Posts filed under Estimation (34)

October 10, 2013

Innovation and indexes

The 2013 Global Innovation Index is out, with writeups in Scientific American and the NZ internets, but not this year in the NZ press. Stuff, instead, tells us “Low worker engagement holds NZ back”, quoting Gallup’s ’employee engagement’ figure of 23% for NZ, without much attempt to compare to other countries.

The two international rankings are very different: of the 16 countries above us in the Global Innovation Index, 13 have significantly lower employee engagement ratings, one (Denmark) is about the same, and one (USA) is higher (one, Hong Kong, is missing because Gallup lumps it in with the rest of the PRC).  It’s also important to consider what is behind these ratings. If you search on  “Gallup employee engagement”, you get results mostly focused on Gallup’s consulting services — getting you to worry about employee engagement is one of the ways they make money.  The Global Innovation Index, on the other hand, came from a business school and was initially sponsored by the Confederation of Indian Industry  and has now expanded with wider sponsorship and academic involvement: it’s not biased in any way that’s obviously relevant to New Zealand.

With any complicated scoring system, different countries will do well on different components of the score.  If you believe, with the authors of Why Nations Fail,  that quality of institutions is the most important factor, you might focus on the “Institutions” component of the innovation index, where New Zealand is in third place. If you’re AMP econonomist Bevan Graham you might think the ‘business sophistication’ component is more important and note that NZ falls to 28th.

If you want NZ innovation to improve, the reverse approach might be more helpful: look at where NZ ranks poorly, and see if these are things we want to change (innovation isn’t everything) and how we might change them.

 

 

October 9, 2013

Prediction is hard

How good are sales predictions for newly approved drugs?

Not very (via Derek Lowe at  In the Pipeline)

Forecasts

There’s a wide spread around the true value. There’s less than a 50:50 chance of being within 40%, and a substantial chance of being insanely overoptimistic. Derek Lowe continues

Now, those numbers are all derived from forecasts in the year before the drugs launched. But surely things get better once the products got out into the market?
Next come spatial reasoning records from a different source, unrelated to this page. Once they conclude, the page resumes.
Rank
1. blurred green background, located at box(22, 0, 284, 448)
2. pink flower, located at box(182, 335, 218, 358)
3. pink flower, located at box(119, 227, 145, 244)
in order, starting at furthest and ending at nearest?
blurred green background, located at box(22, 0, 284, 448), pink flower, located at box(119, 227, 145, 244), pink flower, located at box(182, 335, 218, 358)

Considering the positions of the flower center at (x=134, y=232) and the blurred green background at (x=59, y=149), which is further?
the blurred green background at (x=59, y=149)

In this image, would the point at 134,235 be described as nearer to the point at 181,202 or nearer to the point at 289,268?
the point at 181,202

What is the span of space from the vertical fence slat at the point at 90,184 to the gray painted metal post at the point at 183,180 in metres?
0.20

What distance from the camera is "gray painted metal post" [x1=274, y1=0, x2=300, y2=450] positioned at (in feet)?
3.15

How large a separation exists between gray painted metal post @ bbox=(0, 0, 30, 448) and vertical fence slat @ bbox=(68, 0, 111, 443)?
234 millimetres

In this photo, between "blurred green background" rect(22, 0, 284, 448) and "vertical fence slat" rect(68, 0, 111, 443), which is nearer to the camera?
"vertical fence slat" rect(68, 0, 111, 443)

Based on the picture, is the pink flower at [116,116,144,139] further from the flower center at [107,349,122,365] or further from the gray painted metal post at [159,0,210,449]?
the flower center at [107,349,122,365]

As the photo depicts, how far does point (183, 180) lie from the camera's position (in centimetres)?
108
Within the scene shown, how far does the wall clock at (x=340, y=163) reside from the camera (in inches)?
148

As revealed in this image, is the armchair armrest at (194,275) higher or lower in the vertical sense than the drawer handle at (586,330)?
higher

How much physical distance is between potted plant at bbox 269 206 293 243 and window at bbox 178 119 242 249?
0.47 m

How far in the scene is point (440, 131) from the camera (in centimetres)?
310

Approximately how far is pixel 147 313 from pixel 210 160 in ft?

Well, there was a trend for lower errors, certainly, but the forecasts were still (for example) off by 40% five years after the launch. The authors also say that forecasts for later drugs in a particular class were no more accurate than the ones for the first-in-class compounds. All of this really, really makes a person want to ask if all that time and effort that goes into this process is doing anyone any good at all.

 

August 16, 2013

Collateral damage

There’s a long tradition in law and ethics of thinking about how much harm to the innocent should be permitted in judicial procedures, and at what cost. The decision involves both uncertainty, since any judicial process will make mistakes, and consideration of what the tradeoffs would be in the absence of uncertainty. An old example of the latter is the story of Abraham bargaining with God over how many righteous people there would have to be in the notorious city of Sodom to save it from destruction, from a starting point of 50 down to a final offer of 10.

With the proposed new child protection laws, though, the arguments have mostly been about the uncertainty.  The bills have not been released yet, but Paula Bennett says they will provide for protection orders keeping people away from children, to be imposed by judges not only on those convicted of child abuse but also ‘on the balance of probabilities’ for some people suspected of being a serious risk.

We’ve had two stat-of-the-week nominations for a blog post about this topic (arguably not ‘in the NZ media’, but we’ll leave that for the competition moderator). The question at issue is how many innocent people would end up under child protection orders if 80 orders were imposed each year.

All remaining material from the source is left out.